#### Problem requirements:
Transcribe everything in the excerpt on the union of a power set from "So, \(\cup Pow (S) \subseteq" down to "So, \(S \subseteq \cup Pow (S)\).", word for word.

There is a list of propositions discussed so far in this site.
Main Body
1: Structured Description
Here is the rules of Structured Description.
Entities:
\(S\): \(\in \{\text{ the sets }\}\)
//
Statements:
\(\cup Pow (S) = S\)
//
2: Natural Language Description
For any set, \(S\), \(\cup Pow (S) = S\).
3: Proof
Whole Strategy: Step 1: see that each element of \(\cup Pow (S)\) is contained in \(S\); Step 2: see that each element of \(S\) is contained in \(\cup Pow (S)\); Step 3: conclude the proposition.
Step 1:
Let \(p \in \cup Pow (S)\) be any.
\(p\)'s being in the union of \(Pow (S)\) means that \(p\) is in an element of \(Pow (S)\), which (the element) is a subset of \(S\), so, \(p\) is in a subset of \(S\), which implies that \(p \in S\).
So, \(\cup Pow (S) \subseteq S\).
Step 2:
Let \(p \in S\) be any.
\(\{p\} \in Pow (S)\), so, \(p\) is in an element of \(Pow (S)\), so, \(p \in \cup Pow (S)\).
So, \(S \subseteq \cup Pow (S)\).
Step 3:
So, \(\cup Pow (S) = S\).
4: Note
On the other hand, \(Pow (\cup S) \neq S\) in general: while always \(\emptyset \in Pow (\cup S)\), \(\emptyset\) is not in \(S\) in general.

#### Recorded data:
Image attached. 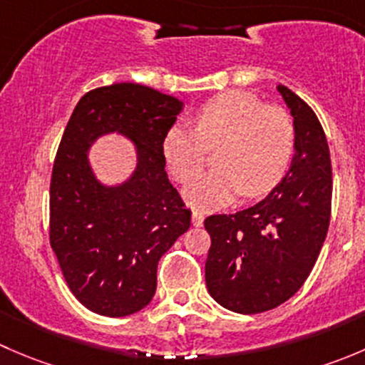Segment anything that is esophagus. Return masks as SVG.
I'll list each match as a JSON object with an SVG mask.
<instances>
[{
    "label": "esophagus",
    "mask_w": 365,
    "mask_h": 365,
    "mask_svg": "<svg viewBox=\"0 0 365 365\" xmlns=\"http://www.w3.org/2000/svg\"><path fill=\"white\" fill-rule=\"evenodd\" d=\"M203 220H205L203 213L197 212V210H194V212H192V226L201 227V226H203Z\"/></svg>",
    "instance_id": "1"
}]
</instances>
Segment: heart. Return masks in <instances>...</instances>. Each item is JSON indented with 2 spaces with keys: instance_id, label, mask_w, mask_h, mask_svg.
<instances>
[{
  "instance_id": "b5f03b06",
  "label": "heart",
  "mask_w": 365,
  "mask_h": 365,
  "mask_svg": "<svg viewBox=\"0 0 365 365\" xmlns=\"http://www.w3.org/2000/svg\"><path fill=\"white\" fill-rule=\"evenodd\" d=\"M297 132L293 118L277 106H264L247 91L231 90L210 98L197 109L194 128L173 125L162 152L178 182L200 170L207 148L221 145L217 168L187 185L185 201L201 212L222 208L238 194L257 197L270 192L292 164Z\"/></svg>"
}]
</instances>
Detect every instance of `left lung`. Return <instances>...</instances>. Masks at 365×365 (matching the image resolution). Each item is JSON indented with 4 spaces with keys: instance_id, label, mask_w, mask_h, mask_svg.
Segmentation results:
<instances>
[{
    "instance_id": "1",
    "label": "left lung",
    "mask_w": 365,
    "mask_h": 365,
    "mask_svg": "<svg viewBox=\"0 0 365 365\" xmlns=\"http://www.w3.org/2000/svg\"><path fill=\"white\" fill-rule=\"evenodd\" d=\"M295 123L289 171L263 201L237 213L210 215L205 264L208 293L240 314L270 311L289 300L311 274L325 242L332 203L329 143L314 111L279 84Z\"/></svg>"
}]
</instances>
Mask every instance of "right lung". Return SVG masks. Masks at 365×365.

---

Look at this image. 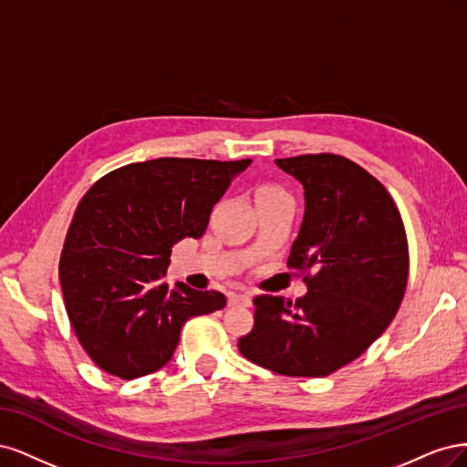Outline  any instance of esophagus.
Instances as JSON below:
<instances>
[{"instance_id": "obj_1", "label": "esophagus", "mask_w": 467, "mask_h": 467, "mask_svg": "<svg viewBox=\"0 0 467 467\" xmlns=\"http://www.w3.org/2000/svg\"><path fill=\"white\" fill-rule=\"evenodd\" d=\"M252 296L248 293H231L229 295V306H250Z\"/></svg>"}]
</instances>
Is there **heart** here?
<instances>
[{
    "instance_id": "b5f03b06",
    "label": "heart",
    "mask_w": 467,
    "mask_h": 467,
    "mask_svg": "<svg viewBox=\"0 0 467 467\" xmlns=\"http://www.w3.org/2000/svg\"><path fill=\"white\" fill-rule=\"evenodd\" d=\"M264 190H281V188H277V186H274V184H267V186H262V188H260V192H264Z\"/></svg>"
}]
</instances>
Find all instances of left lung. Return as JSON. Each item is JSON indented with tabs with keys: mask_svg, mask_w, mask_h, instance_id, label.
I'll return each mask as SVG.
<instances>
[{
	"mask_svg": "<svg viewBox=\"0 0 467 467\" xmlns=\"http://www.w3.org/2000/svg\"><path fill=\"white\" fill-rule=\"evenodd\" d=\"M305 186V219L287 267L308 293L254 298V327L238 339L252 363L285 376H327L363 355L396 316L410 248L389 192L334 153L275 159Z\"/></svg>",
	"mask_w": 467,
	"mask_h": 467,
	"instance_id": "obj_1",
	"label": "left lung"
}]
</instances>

#### Correct output:
So, \(\cup Pow (S) \subseteq S\).
Step 2:
Let \(p \in S\) be any.
\(\{p\} \in Pow (S)\), so, \(p\) is in an element of \(Pow (S)\), so, \(p \in \cup Pow (S)\).
So, \(S \subseteq \cup Pow (S)\).